Por volta das 2h30min, enquanto acontecia o show da banda Gurizada Fandangueira, um sinalizador foi utilizado pelo vocalista da banda. O sinalizador, de uso externo, soltou faíscas no teto e ali iniciou as chamas na espuma de isolamento acústico da boate. Em cerca de três minutos, uma fumaça tóxica tomou conta do local e deu início à tragédia que mataria 242 jovens e iria repercutir no Brasil e no mundo. A boate, que já foi comparada com um labirinto por policias, contava com irregularidades como, por exemplo, possuir apenas uma porta principal, não ter janelas ou iluminação adequada para emergências.
O incêndio da Boate Kiss, até os dias de hoje, deixa marcas profundas para os sobreviventes que seguem em tratamento e recuperação, para as famílias que perderam um ente querido, para toda Santa Maria e todos aqueles que se sensibilizaram e se solidarizaram com o luto desde o ocorrido, considerado a segunda maior tragédia do Brasil em número de pessoas em um incêndio.

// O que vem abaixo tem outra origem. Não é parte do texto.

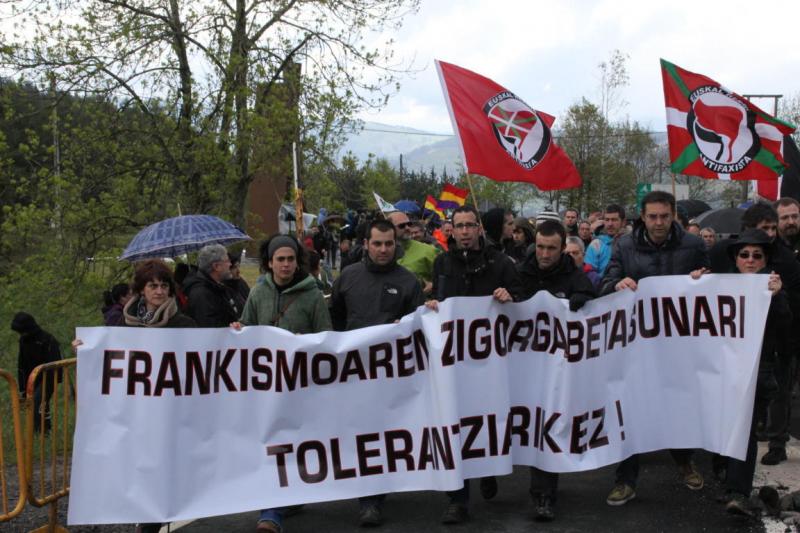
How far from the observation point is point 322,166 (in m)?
15.9

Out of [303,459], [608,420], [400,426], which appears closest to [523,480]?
[608,420]

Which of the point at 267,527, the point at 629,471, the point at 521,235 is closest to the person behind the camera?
the point at 267,527

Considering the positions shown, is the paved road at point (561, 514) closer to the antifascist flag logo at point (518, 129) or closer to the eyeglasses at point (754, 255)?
the eyeglasses at point (754, 255)

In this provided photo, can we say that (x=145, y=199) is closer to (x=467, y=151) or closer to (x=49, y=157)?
(x=49, y=157)

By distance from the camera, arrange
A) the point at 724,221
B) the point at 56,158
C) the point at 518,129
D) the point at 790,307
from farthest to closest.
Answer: the point at 724,221
the point at 56,158
the point at 518,129
the point at 790,307

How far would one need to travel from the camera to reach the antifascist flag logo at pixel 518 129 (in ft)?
23.5

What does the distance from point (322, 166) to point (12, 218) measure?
5.12 meters

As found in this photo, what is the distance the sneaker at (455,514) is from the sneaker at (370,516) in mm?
412

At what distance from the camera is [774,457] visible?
7094 mm

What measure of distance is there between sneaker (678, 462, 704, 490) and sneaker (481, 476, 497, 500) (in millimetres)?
1367

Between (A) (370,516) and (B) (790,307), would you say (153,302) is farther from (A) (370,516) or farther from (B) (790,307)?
(B) (790,307)

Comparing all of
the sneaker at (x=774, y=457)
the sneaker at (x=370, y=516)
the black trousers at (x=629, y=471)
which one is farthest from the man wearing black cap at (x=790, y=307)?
the sneaker at (x=370, y=516)

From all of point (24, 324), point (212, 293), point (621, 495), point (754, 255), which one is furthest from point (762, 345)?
point (24, 324)

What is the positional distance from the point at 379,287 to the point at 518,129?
2.00m
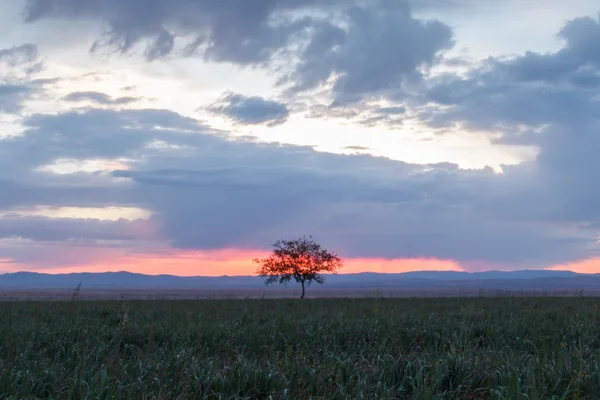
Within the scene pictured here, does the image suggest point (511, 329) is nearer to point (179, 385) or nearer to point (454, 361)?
point (454, 361)

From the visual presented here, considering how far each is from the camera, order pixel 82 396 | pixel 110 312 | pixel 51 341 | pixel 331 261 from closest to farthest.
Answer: pixel 82 396 → pixel 51 341 → pixel 110 312 → pixel 331 261

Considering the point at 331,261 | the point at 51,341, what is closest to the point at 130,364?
the point at 51,341

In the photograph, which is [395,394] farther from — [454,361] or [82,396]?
[82,396]

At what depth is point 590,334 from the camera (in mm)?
17422

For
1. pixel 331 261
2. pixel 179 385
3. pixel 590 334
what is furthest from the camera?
pixel 331 261

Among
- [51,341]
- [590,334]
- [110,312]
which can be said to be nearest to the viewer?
[51,341]

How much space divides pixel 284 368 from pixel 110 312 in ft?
52.6

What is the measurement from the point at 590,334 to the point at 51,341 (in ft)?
50.0

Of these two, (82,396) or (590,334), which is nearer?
(82,396)

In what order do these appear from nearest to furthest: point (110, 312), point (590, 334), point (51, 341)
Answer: point (51, 341) → point (590, 334) → point (110, 312)

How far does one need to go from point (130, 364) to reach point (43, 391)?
2018mm

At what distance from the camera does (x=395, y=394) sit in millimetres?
10086

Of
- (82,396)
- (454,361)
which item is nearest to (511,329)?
(454,361)

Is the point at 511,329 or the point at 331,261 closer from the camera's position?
the point at 511,329
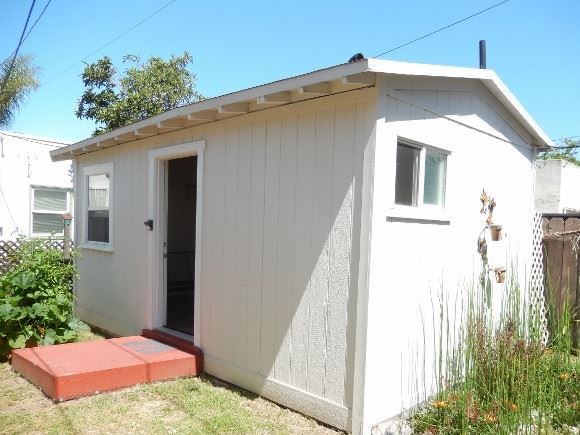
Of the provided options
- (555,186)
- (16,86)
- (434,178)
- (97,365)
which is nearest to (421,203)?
(434,178)

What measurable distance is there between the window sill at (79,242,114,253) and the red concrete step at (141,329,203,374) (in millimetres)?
1525

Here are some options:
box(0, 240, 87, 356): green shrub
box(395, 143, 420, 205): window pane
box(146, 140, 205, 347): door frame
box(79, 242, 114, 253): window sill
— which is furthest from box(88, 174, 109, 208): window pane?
box(395, 143, 420, 205): window pane

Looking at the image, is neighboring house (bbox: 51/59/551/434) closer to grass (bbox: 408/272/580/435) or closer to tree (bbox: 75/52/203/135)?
grass (bbox: 408/272/580/435)

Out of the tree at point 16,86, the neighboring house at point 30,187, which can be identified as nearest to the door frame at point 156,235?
the neighboring house at point 30,187

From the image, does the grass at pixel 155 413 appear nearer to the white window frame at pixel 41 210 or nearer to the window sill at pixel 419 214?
the window sill at pixel 419 214

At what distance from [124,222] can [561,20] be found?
677 centimetres

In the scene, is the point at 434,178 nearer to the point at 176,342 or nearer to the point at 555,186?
the point at 176,342

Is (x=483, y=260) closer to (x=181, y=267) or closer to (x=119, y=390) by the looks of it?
(x=119, y=390)

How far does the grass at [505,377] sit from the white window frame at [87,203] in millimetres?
4878

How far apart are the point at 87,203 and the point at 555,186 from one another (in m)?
11.5

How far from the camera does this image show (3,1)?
22.5 ft

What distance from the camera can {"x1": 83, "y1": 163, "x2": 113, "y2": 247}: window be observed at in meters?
6.79

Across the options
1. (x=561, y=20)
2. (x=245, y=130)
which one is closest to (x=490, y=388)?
(x=245, y=130)

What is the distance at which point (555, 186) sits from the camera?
41.3 ft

Como funcionará o julgamento
Com a possibilidade de se confirmar como o maior da história gaúcha, o julgamento terá início no dia 1º de dezembro de 2021 e seguirá acontecendo todos os dias até que seja finalizado, incluindo os finais de semana. No júri, serão ouvidas 19 testemunhas, 10 sobreviventes do incêndio e os quatro réus.
Segundo informações divulgadas pela Gaúcha ZH, no tribunal do júri, o Juiz será Orlando Faccini Neto, titular do 2º Juizado da 1ª Vara do Júri da Comarca de Porto Alegre. Pelo Ministério Público, o órgão de acusação será representado pelos promotores David Medina da Silva e Lúcia Helena Callegari, que foram designados para o júri. O Local do julgamento será no plenário do 2º andar do Foro Central I.
No plenário, serão disponibilizados 86 lugares para plateia. Dentre eles, 50 acentos são reservados para a Associação dos Familiares e Vítimas da Tragédia de Santa Maria (AVTSM). Para os familiares das vítimas, será realizado um sistema de rodízio para que o julgamento possa ser assistido pelo maior número e variações de pessoas possível. Para a imprensa, serão reservados 12 lugares. O júri será transmitido ao vivo pela internet pelo Tribunal de Justiça do Rio Grande do Sul.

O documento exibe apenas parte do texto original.